◆ PROBLEM REQUIREMENTS ◆
From the listing below, set down exactly the lines between the one holding "Wellington, site 051c, 4/4/2016" and the one holding "genus: Muntiacus", inclusive. No other line is wanted.

*** RECORD SET ***

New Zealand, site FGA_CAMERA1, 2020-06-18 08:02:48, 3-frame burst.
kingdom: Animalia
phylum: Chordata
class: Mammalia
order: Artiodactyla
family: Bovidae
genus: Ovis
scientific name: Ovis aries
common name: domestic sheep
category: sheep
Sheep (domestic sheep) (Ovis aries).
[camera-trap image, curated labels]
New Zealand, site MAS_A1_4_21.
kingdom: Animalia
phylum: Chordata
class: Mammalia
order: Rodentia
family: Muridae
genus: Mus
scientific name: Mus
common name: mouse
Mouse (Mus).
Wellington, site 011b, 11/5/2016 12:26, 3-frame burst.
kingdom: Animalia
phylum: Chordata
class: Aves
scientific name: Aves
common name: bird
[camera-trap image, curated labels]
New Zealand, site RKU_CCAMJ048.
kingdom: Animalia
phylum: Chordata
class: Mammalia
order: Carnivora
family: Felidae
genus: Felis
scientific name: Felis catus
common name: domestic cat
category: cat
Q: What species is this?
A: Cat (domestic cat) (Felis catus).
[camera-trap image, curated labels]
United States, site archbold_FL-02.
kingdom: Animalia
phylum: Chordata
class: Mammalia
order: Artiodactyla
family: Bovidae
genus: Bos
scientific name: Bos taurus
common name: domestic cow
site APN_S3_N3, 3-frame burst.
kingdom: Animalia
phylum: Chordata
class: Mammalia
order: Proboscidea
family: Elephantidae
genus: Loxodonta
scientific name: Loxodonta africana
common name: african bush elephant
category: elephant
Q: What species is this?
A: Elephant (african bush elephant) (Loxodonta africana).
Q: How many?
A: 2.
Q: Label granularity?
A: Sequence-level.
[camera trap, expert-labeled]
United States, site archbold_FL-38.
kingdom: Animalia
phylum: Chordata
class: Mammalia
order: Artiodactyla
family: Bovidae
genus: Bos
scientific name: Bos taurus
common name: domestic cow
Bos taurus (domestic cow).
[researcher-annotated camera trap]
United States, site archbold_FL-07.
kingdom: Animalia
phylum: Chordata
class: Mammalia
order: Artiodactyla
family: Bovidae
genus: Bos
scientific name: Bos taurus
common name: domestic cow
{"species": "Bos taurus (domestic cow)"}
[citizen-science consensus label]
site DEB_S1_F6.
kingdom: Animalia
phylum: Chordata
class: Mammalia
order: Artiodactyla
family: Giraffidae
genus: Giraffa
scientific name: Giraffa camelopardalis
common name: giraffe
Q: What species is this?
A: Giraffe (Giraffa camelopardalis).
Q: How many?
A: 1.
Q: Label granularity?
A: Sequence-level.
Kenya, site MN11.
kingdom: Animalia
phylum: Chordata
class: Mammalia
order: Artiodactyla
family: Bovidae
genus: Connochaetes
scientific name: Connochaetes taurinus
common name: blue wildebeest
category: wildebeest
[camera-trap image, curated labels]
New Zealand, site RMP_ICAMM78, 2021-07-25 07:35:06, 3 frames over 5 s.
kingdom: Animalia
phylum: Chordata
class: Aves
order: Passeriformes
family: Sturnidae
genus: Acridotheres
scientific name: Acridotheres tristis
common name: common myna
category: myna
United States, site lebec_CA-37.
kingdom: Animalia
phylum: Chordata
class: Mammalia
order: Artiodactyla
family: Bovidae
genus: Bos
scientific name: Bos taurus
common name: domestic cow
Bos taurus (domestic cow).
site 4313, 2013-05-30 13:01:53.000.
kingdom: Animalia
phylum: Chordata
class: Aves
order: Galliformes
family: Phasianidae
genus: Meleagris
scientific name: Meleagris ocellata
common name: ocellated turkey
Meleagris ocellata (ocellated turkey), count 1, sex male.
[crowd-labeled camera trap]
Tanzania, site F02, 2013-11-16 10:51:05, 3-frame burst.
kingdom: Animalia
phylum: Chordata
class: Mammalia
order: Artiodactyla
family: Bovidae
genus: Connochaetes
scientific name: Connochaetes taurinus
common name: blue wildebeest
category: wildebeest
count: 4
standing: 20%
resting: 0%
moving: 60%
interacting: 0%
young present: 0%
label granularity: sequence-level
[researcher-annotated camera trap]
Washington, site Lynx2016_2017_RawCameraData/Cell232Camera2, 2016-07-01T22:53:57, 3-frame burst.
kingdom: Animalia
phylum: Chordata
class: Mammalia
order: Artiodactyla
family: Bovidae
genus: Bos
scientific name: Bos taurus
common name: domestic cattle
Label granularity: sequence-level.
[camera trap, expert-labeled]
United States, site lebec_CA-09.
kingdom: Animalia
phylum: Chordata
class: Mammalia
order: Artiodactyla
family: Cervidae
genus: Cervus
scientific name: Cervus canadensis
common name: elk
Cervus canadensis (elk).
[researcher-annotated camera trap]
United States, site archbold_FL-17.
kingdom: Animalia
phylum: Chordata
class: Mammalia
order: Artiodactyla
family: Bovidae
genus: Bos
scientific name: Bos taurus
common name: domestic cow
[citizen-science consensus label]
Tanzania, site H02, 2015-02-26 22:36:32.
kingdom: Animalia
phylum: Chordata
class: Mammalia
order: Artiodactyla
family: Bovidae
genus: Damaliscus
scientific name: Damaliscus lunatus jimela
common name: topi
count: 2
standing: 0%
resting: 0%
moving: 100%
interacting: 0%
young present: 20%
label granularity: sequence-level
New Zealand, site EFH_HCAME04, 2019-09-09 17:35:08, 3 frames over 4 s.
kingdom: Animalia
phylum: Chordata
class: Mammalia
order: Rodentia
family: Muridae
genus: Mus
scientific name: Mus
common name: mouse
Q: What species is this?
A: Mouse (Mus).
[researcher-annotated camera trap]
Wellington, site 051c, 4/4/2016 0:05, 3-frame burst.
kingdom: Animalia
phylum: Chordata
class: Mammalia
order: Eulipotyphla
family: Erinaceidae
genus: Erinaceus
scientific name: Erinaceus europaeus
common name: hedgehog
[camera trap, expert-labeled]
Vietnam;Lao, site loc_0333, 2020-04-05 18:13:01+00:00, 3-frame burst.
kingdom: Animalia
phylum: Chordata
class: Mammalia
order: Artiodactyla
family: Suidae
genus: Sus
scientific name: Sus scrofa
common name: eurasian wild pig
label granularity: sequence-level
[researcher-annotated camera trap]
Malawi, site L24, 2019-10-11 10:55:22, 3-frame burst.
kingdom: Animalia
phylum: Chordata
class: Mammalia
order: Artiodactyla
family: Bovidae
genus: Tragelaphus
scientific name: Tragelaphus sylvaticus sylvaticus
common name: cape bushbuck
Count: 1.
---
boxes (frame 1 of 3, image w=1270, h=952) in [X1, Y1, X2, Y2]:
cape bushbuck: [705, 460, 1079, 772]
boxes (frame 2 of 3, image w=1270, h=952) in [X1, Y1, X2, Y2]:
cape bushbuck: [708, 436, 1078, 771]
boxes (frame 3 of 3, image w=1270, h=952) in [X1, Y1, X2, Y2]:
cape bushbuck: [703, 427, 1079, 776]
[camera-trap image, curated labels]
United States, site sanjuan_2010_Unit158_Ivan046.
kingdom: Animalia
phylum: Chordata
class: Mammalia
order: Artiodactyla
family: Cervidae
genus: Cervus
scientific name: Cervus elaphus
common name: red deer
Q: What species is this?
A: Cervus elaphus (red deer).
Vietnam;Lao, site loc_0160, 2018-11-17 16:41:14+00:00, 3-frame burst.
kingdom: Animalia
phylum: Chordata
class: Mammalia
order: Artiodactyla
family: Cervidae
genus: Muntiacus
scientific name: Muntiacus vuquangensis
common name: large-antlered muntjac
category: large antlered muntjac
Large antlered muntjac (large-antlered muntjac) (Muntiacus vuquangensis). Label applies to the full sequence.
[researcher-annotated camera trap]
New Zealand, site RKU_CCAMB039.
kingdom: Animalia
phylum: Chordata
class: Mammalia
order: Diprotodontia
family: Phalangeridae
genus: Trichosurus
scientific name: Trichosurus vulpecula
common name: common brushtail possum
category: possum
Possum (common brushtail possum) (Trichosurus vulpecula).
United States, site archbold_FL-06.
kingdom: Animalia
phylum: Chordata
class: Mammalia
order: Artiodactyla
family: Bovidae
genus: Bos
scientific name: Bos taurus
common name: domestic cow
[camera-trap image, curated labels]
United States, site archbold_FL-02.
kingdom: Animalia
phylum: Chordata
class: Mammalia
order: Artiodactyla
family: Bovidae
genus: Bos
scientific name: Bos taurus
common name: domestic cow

*** End of RECORD SET ***

◆ SOLUTION ◆
Wellington, site 051c, 4/4/2016 0:05, 3-frame burst.
kingdom: Animalia
phylum: Chordata
class: Mammalia
order: Eulipotyphla
family: Erinaceidae
genus: Erinaceus
scientific name: Erinaceus europaeus
common name: hedgehog
[camera trap, expert-labeled]
Vietnam;Lao, site loc_0333, 2020-04-05 18:13:01+00:00, 3-frame burst.
kingdom: Animalia
phylum: Chordata
class: Mammalia
order: Artiodactyla
family: Suidae
genus: Sus
scientific name: Sus scrofa
common name: eurasian wild pig
label granularity: sequence-level
[researcher-annotated camera trap]
Malawi, site L24, 2019-10-11 10:55:22, 3-frame burst.
kingdom: Animalia
phylum: Chordata
class: Mammalia
order: Artiodactyla
family: Bovidae
genus: Tragelaphus
scientific name: Tragelaphus sylvaticus sylvaticus
common name: cape bushbuck
Count: 1.
---
boxes (frame 1 of 3, image w=1270, h=952) in [X1, Y1, X2, Y2]:
cape bushbuck: [705, 460, 1079, 772]
boxes (frame 2 of 3, image w=1270, h=952) in [X1, Y1, X2, Y2]:
cape bushbuck: [708, 436, 1078, 771]
boxes (frame 3 of 3, image w=1270, h=952) in [X1, Y1, X2, Y2]:
cape bushbuck: [703, 427, 1079, 776]
[camera-trap image, curated labels]
United States, site sanjuan_2010_Unit158_Ivan046.
kingdom: Animalia
phylum: Chordata
class: Mammalia
order: Artiodactyla
family: Cervidae
genus: Cervus
scientific name: Cervus elaphus
common name: red deer
Q: What species is this?
A: Cervus elaphus (red deer).
Vietnam;Lao, site loc_0160, 2018-11-17 16:41:14+00:00, 3-frame burst.
kingdom: Animalia
phylum: Chordata
class: Mammalia
order: Artiodactyla
family: Cervidae
genus: Muntiacus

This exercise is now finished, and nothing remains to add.